メンゲルベルク指揮アムステルダム・コンセルトヘボウ管 マーラー 交響曲第5番嬰ハ短調から第4楽章アダージェット(1926.5録音)ほか

今や故郷に戻って、旅の強行軍からいささか回復してみますと、想いはおのずと、あのかくも素晴らしかったアムステルダムの日々へと向かいますが、まさにこの町は私にとってたちまち第二の音楽の故郷となりました。—この点からあなたに御礼申し上げなければなりません、あなたの新鮮で活力溢れる先導に、また私の作品への意気投合した解釈と眼光紙背に徹する理解に御礼申し上げます—こうした事柄は、私たちが親しくお会いした折々にも話題にしたことですが、まさに、深く感じ入ってはいてもいくら感謝してもし尽くせないたぐいのことであります。
(1904年11月4日郵便消印、ヴィレム・メンゲルベルク宛)
ヘルタ・ブラウコップフ編/須永恒雄訳「マーラー書簡集」(法政大学出版局)P310

同志たるメンゲルベルクに対してのマーラーの賞讃を読むにつけ、彼のマーラー演奏の録音が第4番とアダージェットしか残されていないことに無念の思いが募る。
実際、アダージェットの、今でも考えられないであろう、蕩けるような甘美な音楽に幾度触れても痺れてしまう僕がいる(録音から1世紀近くを経ても廃れない、一世一代の名演奏だ)。

・マーラー:交響曲第5番嬰ハ短調から第4楽章アダージェット
ヴィレム・メンゲルベルク指揮アムステルダム・コンセルトヘボウ管弦楽団(1926.5録音)

そしてやはり、ブルーノ・ワルターによる古い録音も忘れ難い演奏だ。
第6交響曲完成の折、マーラーがワルターに宛てた手紙。

あらゆる芸術同様、いろいろありますがけっきょくのところ、まさに純然たる表現手段が肝心です。音楽を愉しもうと思えば、絵を描こうと望んではならない、詩を詠もうと望んではならない、物事を文章に記そうと望んではならない、しかしながら何を音楽で愉しむのか、となればそれは人間全体なのです(つまり、感じ、考え、呼吸し、悩む、等々等々)—しかしそこで自らを表現しつくすのは音楽家であって、文人でも、哲学者でも、画家でもありません(そのすべてが音楽の中にすでに含まれているのです)。

* **項目一覧**:
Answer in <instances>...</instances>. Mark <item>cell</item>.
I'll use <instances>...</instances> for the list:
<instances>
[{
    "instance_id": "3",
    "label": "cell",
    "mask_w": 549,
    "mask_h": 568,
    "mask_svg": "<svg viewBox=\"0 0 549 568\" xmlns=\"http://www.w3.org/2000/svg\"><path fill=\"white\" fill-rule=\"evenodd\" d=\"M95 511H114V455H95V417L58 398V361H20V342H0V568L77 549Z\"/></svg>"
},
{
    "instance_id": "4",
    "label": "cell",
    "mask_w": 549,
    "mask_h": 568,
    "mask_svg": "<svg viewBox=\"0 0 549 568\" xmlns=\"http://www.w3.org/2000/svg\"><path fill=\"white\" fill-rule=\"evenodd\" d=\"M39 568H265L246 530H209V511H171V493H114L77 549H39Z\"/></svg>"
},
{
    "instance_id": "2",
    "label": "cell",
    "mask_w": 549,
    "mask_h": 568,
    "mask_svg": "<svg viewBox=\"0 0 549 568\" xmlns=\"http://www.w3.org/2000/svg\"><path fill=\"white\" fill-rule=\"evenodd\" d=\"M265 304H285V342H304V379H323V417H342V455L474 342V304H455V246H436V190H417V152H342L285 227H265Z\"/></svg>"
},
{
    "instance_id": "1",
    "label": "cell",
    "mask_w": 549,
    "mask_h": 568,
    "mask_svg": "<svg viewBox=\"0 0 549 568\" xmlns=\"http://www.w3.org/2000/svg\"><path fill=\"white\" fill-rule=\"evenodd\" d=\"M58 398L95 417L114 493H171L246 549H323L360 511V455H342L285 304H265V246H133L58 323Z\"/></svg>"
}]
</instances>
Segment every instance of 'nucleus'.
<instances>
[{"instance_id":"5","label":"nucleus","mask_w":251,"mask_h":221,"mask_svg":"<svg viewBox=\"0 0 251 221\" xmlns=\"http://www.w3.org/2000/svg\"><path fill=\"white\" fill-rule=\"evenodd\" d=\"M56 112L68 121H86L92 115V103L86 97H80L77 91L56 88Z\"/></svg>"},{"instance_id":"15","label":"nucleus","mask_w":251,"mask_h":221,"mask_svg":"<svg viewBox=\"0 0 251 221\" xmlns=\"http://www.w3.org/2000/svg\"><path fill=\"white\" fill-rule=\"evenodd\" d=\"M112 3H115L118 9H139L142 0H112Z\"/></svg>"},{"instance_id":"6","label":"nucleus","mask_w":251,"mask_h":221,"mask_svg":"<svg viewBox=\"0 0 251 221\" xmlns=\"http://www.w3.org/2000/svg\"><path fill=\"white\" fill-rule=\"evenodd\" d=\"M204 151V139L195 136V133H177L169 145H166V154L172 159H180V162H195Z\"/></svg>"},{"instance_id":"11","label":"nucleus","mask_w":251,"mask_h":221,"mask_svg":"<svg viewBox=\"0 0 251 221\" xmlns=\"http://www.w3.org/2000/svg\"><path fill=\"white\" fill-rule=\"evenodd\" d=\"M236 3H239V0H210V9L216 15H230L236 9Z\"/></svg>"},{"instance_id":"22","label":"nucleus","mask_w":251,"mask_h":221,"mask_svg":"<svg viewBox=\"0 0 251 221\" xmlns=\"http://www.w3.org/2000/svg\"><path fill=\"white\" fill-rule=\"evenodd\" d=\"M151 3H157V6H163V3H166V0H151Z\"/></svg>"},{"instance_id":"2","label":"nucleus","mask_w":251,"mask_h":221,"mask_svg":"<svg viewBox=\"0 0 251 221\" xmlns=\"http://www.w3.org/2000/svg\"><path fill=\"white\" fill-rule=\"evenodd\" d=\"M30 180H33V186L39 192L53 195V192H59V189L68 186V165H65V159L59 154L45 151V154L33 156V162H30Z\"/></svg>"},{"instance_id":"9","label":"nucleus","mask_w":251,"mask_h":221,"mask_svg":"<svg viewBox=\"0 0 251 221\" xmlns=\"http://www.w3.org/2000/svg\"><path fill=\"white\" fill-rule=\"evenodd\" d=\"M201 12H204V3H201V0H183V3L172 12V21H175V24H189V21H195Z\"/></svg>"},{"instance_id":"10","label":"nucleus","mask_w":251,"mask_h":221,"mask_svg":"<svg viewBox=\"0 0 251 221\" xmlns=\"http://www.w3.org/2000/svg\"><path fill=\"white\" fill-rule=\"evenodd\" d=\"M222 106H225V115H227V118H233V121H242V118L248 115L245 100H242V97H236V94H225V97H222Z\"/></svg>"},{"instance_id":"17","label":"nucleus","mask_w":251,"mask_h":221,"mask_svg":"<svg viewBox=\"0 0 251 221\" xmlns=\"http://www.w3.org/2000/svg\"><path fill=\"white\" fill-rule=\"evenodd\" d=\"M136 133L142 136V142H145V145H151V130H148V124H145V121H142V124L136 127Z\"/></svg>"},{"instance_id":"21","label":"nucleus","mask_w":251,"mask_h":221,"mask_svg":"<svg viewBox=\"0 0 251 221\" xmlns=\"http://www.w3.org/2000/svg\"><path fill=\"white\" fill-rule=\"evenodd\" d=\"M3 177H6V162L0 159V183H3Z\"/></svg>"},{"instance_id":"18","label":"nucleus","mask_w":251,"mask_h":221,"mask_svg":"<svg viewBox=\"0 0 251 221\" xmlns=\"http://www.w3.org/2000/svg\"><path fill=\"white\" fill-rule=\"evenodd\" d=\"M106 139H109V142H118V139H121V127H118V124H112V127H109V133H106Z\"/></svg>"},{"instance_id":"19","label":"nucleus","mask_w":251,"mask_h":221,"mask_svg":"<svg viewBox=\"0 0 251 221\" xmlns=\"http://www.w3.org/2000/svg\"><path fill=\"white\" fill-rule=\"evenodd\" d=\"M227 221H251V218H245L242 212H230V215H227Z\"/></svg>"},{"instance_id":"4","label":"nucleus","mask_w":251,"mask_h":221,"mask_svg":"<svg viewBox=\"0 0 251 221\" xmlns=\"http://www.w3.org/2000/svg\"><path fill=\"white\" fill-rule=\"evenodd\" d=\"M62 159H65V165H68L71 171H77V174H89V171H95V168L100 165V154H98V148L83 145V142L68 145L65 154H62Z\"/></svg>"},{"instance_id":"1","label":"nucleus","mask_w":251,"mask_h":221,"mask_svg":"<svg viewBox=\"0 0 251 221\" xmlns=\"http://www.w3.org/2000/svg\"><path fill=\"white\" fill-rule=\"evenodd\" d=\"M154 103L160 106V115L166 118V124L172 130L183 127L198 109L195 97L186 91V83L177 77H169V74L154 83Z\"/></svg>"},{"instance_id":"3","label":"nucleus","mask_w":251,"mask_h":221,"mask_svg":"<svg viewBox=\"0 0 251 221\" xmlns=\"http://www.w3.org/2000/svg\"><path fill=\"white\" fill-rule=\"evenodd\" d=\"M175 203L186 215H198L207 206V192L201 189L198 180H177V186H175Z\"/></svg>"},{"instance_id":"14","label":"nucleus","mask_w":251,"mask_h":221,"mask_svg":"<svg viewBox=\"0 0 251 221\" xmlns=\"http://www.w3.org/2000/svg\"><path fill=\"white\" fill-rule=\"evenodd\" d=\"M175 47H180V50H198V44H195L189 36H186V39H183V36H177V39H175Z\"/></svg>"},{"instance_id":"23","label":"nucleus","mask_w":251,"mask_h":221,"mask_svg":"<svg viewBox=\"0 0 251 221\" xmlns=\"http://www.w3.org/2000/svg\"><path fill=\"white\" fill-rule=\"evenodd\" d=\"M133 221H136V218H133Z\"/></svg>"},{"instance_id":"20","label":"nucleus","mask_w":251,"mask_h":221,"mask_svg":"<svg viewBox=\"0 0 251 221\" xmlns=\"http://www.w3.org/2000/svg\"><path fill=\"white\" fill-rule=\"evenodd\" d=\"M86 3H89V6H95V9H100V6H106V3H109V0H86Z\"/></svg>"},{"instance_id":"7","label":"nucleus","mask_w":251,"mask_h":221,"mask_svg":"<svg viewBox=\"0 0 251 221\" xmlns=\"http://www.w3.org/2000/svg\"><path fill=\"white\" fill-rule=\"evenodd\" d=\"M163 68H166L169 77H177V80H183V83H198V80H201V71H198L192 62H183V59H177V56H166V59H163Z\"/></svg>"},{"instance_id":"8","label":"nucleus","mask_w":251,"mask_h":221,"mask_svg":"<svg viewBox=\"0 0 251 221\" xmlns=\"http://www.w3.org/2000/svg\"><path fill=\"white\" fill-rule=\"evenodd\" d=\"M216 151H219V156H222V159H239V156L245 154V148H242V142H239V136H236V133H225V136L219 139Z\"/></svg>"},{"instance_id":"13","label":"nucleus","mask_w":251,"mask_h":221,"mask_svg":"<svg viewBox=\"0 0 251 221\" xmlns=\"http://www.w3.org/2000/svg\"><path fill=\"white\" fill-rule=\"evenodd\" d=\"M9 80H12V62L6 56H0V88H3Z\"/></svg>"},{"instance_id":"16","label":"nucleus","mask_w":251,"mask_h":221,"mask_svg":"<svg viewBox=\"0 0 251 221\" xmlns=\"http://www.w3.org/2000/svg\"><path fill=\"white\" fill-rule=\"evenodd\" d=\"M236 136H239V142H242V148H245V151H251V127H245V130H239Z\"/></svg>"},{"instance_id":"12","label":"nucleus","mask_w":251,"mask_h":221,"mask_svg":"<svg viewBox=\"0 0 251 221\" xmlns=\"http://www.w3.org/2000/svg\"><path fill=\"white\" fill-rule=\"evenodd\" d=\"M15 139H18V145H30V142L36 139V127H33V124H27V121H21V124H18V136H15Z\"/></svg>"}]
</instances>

* **課題文**: マーラーとメンゲルベルクの録音をめぐる本文を、最後の文に続けて書き継ぎなさい。 項目は別の出典から採録したものである。

* **正答**:
(1904年夏、ブルーノ・ワルター宛)
~同上書P307

ショーペンハウエルの受け売りのような言葉だが、すべてが音楽に包括されているという論はあながち間違っていなさそうだ。

・マーラー:交響曲第5番嬰ハ短調から第4楽章アダージェット
ブルーノ・ワルター指揮ウィーン・フィルハーモニー管弦楽団(1938.1.15録音)

ワルターのアダージェットには、メンゲルベルクのそれにない悲哀がある。当時のヨーロッパ情勢が影響しているのかもしれない。わずか12年という差に過ぎないが、その間に世界は一変した。未来が暗澹たるものにしか思えない時代ゆえに「人間全体」を堪能しようとする精神が自ずと刻印されるようだ。また異なる意味での名演奏がここにもあった。
秋の夜長に。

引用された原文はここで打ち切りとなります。